**GIVEN EXERCISE**
Return the line containing "Among the candidates" and all lines after it exactly; stop at the end of the material.

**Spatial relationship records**

▬▬▬▬▬▬▬▬▬▬

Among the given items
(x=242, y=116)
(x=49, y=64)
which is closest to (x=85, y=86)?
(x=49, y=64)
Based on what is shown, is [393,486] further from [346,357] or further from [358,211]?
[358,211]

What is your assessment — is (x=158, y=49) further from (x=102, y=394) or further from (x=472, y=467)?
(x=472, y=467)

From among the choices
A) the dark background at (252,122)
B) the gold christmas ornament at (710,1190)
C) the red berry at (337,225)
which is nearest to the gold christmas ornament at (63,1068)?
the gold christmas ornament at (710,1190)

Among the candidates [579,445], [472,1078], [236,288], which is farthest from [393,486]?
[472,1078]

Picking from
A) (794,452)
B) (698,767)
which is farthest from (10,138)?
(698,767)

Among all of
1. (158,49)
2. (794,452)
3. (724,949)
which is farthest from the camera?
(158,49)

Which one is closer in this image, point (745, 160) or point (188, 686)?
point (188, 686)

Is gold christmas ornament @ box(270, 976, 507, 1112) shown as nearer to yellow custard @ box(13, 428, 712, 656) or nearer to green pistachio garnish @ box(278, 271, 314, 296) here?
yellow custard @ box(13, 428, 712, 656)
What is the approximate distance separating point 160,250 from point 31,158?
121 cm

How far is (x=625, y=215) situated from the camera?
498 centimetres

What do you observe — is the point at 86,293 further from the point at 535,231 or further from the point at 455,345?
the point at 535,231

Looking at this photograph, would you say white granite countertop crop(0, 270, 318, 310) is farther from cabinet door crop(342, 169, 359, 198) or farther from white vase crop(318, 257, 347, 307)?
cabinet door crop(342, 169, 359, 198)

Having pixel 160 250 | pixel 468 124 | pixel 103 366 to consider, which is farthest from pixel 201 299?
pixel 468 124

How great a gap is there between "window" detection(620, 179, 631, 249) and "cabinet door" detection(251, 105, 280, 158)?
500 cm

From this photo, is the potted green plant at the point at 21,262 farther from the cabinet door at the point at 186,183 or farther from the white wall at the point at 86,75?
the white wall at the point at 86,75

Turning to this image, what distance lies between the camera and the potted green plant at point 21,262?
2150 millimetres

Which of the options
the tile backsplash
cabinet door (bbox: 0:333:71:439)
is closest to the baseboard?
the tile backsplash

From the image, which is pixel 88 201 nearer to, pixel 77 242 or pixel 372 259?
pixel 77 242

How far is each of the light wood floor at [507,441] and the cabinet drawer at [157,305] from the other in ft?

▬▬▬▬▬▬▬▬▬▬

**ANSWER**
Among the candidates [579,445], [472,1078], [236,288], which is farthest from [393,486]?
[472,1078]

Picking from
A) (794,452)
B) (698,767)
which is farthest from (10,138)?
(698,767)

Among all of
1. (158,49)
2. (794,452)
3. (724,949)
which is farthest from the camera?
(158,49)

Which one is closer in this image, point (745, 160) or point (188, 686)?
point (188, 686)

Is gold christmas ornament @ box(270, 976, 507, 1112) shown as nearer to yellow custard @ box(13, 428, 712, 656) or nearer to green pistachio garnish @ box(278, 271, 314, 296) here?
yellow custard @ box(13, 428, 712, 656)
What is the approximate distance separating point 160,250 from point 31,158?
121 cm

How far is (x=625, y=215) situated from the camera?
498 centimetres

What do you observe — is the point at 86,293 further from the point at 535,231 or further from the point at 455,345?
the point at 535,231

Looking at this photograph, would you say white granite countertop crop(0, 270, 318, 310) is farther from cabinet door crop(342, 169, 359, 198) or farther from white vase crop(318, 257, 347, 307)?
cabinet door crop(342, 169, 359, 198)

Having pixel 160 250 | pixel 468 124 | pixel 103 366 to consider, which is farthest from pixel 201 299?
pixel 468 124

How great a gap is there between "window" detection(620, 179, 631, 249) and "cabinet door" detection(251, 105, 280, 158)?
500 cm

From this photo, is the potted green plant at the point at 21,262 farther from the cabinet door at the point at 186,183 or farther from the white wall at the point at 86,75?
the white wall at the point at 86,75

Turning to this image, what distance lies between the camera and the potted green plant at point 21,262?
2150 millimetres

Which of the options
the tile backsplash
cabinet door (bbox: 0:333:71:439)
is closest to the baseboard?
the tile backsplash

From the image, which is pixel 88 201 nearer to, pixel 77 242 or pixel 372 259?
pixel 77 242

How far is each of the light wood floor at [507,441] and the cabinet drawer at [157,305] from the other in ft?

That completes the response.